Coi fondi del Pnrr e l’autorizzazione dell’Aifa (agenzia italiana del farmaco), l’Istituto superiore di sanità dà il via alla prima sperimentazione in Italia della psilocibina, un composto estratto da alcune specie di funghi con proprietà allucinogene. L’obiettivo è valutare gli effetti per il trattamento della depressione nelle forme resistenti ai trattamenti tradizionali.

Lo studio avrà una durata di 24 mesi, prevede l’arruolamento di 68 pazienti ed è incardinato sull’assunto che il composto allucinogeno, una volta assunto, viene trasformato in psilocina, che agisce su recettori della serotonina, modulando l’attività delle reti cerebrali coinvolte nell’umore, nella percezione e nel pensiero.

Negli ultimi anni diversi studi clinici condotti negli Stati Uniti, Regno Unito, Svizzera e Australia hanno evidenziato che una o due somministrazioni di psilocibina possono produrre effetti antidepressivi rapidi e duraturi, con miglioramenti clinici significativi persistenti fino a sei mesi in pazienti con depressione resistente ai trattamenti tradizionali.

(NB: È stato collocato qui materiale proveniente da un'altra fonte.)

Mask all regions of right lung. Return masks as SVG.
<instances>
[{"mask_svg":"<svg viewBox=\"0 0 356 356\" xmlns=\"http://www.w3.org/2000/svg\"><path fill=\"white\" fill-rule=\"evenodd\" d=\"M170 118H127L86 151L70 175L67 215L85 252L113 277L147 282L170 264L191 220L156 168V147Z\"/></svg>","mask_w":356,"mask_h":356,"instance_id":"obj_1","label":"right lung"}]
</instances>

«Per la prima volta potremo valutare l’efficacia della psilocibina in un contesto rigorosamente controllato e clinicamente supervisionato – ha detto Francesca Zoratto, ricercatrice Iss e principal investigator del progetto – ma anche esplorarne forme innovative come quella non psichedelica, che possa eliminare gli effetti allucinogeni mantenendo il potenziale terapeutico».